Masked Feature Prediction for Self-Supervised Visual Pre-Training

August 6, 2022 · View on GitHub

Chen Wei*, Haoqi Fan, Saining Xie, Chao-Yuan Wu, Alan Yuille, Christoph Feichtenhofer*
In CVPR, 2022. [Paper]

Results & Models

ImageNet-1K; configs are under configs/masked_ssl/

name	top1	config pre-train (PT)	config fine-tune	model PT
ViT-B	84.0	in1k_VIT_B_MaskFeat_PT	in1k_VIT_B_MaskFeat_FT	`link`
ViT-L	85.7	in1k_VIT_L_MaskFeat_PT	in1k_VIT_L_MaskFeat_FT	`link`

Kinetics-400; configs are under configs/masked_ssl/

name	frame length x sample rate	top1	Flops (G) x views	#params (M)	config pre-train (PT)	config fine-tune	model PT
MViT-S	16 x 4	82.2	71 x 1 x 10	36	k400_MVITv2_S_16x4_MaskFeat_PT	k400_MVITv2_S_16x4_FT	`link`
MViT-L	16 x 4	84.3	377 x 1 x 10	218	k400_MVITv2_L_16x4_MaskFeat_PT	k400_MVITv2_L_16x4_FT	`link`

Getting started

To use self-supervised learning techniques please refer to the configs under configs/masked_ssl. For example, the command

python tools/run_net.py \
  --cfg configs/masked_ssl/k400_MVITv2_L_16x4_MaskFeat_PT.yaml \
  DATA.PATH_TO_DATA_DIR path_to_your_Kinetics_dataset

should train a MaskFeat MViT-L model on the Kinetics-400 dataset, and the command

python tools/run_net.py \
  --cfg configs/masked_ssl/k400_MVITv2_L_16x4_FT.yaml \
  DATA.PATH_TO_DATA_DIR path_to_your_Kinetics_dataset \
  TRAIN.CHECKPOINT_FILE_PATH path_to_your_pretrain_checkpoint

will fine-tune the resulting model, after passing the checkpoint path to the config.

For images, the command

python tools/run_net.py \
  --cfg configs/masked_ssl/in1k_VIT_B_MaskFeat_PT.yaml \
  DATA.PATH_TO_DATA_DIR path_to_your_ImageNet_dataset

should train a MaskFeat ViT-B model on the ImageNet dataset, and the command

python tools/run_net.py \
  --cfg configs/masked_ssl/in1k_VIT_B_FT.yaml \
  DATA.PATH_TO_DATA_DIR path_to_your_ImageNet_dataset \
  TRAIN.CHECKPOINT_FILE_PATH path_to_your_pretrain_checkpoint

will fine-tune the resulting model, after passing the checkpoint path to the config.

Reference

If you find this useful for your research, please consider citing the paper using the following BibTeX entry.

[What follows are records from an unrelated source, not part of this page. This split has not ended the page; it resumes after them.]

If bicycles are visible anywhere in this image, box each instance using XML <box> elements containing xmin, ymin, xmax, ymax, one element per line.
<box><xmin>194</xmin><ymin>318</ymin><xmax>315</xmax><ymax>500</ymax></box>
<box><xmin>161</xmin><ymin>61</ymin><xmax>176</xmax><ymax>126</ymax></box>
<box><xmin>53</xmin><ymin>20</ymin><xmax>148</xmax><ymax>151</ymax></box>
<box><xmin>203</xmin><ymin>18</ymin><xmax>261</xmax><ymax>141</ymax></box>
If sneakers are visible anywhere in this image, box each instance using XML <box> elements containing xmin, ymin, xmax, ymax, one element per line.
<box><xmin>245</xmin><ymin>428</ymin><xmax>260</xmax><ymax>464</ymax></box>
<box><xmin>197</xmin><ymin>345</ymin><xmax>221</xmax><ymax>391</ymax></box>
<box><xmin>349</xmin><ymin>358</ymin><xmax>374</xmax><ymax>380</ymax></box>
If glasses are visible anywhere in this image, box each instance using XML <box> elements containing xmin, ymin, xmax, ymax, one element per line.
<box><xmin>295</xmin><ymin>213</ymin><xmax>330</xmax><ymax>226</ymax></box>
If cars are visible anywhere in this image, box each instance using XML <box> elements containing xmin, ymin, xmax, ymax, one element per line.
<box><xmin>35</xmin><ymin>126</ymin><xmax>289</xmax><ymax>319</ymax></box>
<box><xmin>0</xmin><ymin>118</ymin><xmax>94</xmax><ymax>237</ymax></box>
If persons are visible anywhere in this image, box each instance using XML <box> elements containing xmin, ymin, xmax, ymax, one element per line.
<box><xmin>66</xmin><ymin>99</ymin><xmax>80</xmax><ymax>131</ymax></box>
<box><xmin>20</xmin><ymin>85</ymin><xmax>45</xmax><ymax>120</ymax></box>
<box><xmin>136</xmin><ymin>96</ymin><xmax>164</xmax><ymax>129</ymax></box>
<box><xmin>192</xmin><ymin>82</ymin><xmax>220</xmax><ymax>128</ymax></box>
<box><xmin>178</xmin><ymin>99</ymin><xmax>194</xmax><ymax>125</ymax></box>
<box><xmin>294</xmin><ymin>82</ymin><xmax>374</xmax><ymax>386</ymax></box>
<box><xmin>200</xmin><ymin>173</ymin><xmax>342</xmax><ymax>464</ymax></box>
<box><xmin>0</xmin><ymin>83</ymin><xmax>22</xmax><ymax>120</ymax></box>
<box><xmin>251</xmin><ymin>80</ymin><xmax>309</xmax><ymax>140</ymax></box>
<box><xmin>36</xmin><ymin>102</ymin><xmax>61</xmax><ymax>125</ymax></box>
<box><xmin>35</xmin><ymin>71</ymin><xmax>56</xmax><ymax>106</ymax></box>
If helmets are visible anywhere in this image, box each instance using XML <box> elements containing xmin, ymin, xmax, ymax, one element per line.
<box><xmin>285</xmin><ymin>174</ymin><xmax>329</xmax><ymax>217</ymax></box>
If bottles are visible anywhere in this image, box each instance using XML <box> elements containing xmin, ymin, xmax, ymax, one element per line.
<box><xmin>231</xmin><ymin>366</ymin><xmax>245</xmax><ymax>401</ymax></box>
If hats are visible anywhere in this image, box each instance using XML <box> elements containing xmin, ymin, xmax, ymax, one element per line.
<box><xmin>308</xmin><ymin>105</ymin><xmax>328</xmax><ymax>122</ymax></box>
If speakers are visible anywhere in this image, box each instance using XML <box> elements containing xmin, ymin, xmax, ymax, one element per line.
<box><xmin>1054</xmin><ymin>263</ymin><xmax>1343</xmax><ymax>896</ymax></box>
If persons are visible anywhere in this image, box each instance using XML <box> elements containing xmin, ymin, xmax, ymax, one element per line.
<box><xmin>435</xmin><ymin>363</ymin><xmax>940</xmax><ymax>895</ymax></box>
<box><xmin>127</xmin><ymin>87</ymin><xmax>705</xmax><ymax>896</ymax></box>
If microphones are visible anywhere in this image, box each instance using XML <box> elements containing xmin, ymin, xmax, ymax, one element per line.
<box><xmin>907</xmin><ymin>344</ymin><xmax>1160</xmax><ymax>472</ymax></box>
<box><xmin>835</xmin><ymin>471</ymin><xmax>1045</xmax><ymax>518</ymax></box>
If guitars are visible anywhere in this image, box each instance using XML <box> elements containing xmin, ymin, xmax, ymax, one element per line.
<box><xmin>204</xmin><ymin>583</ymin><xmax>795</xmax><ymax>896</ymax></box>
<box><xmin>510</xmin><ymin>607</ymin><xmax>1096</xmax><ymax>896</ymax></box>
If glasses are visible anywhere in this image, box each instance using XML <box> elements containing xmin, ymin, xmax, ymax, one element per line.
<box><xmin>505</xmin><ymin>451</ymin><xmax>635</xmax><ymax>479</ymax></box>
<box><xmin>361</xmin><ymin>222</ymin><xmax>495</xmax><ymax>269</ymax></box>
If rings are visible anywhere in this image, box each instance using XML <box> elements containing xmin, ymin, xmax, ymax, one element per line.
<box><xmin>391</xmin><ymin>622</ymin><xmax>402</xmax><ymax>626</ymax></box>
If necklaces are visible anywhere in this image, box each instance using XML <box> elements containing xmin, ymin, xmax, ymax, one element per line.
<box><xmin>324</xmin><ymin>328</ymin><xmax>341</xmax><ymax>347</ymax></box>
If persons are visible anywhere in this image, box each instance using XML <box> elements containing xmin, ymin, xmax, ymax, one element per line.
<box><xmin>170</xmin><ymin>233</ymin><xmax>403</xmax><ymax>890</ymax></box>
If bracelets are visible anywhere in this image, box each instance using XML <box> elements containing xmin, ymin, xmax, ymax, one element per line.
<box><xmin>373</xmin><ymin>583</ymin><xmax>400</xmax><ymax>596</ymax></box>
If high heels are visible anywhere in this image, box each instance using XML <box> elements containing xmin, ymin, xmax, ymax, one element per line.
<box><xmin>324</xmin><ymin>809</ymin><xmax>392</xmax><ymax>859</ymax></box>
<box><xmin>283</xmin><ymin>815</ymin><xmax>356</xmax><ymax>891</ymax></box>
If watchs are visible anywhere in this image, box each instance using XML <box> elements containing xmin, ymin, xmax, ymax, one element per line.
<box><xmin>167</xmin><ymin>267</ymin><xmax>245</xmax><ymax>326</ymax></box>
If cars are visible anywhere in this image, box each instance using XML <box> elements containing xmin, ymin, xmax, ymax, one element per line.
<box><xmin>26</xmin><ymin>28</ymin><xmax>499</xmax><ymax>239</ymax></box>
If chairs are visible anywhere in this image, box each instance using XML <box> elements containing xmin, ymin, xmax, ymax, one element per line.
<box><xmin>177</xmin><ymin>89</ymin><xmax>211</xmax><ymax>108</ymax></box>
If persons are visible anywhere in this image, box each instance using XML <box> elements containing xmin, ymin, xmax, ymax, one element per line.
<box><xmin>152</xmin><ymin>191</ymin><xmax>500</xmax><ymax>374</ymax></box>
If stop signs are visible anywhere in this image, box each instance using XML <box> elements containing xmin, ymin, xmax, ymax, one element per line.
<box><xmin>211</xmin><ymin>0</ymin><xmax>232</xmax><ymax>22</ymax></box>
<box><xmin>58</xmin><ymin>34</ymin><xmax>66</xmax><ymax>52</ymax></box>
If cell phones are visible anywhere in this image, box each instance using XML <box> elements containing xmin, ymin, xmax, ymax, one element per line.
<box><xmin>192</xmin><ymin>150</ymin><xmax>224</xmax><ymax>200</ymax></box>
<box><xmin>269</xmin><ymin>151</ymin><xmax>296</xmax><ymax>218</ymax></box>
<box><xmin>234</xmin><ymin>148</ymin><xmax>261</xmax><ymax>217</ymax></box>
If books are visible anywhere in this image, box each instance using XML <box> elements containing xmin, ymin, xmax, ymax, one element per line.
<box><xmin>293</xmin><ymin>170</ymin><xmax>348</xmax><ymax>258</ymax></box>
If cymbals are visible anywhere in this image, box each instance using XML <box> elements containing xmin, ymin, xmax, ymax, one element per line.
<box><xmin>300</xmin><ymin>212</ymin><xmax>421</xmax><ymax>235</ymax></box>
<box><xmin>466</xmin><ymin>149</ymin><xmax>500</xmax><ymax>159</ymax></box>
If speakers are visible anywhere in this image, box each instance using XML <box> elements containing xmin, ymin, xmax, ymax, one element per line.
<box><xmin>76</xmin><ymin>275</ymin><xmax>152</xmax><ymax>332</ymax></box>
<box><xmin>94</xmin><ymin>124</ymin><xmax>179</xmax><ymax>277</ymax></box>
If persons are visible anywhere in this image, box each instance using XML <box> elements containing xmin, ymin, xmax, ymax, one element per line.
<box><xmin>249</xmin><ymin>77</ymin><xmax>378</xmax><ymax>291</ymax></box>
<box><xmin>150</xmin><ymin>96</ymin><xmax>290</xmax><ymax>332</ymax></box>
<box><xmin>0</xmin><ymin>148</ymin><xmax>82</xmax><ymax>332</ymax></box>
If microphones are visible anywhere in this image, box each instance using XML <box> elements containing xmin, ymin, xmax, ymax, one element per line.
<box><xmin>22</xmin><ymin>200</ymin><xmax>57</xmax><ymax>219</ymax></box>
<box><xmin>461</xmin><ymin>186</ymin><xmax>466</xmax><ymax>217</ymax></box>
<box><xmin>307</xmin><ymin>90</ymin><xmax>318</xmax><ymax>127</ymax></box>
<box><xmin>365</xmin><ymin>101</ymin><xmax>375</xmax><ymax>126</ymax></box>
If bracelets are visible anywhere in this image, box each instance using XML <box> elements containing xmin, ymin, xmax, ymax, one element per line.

@InProceedings{wei2022masked,
    author    = {Wei, Chen and Fan, Haoqi and Xie, Saining and Wu, Chao-Yuan and Yuille, Alan and Feichtenhofer, Christoph},
    title     = {Masked Feature Prediction for Self-Supervised Visual Pre-Training},
    booktitle = {CVPR},
    year      = {2022},
}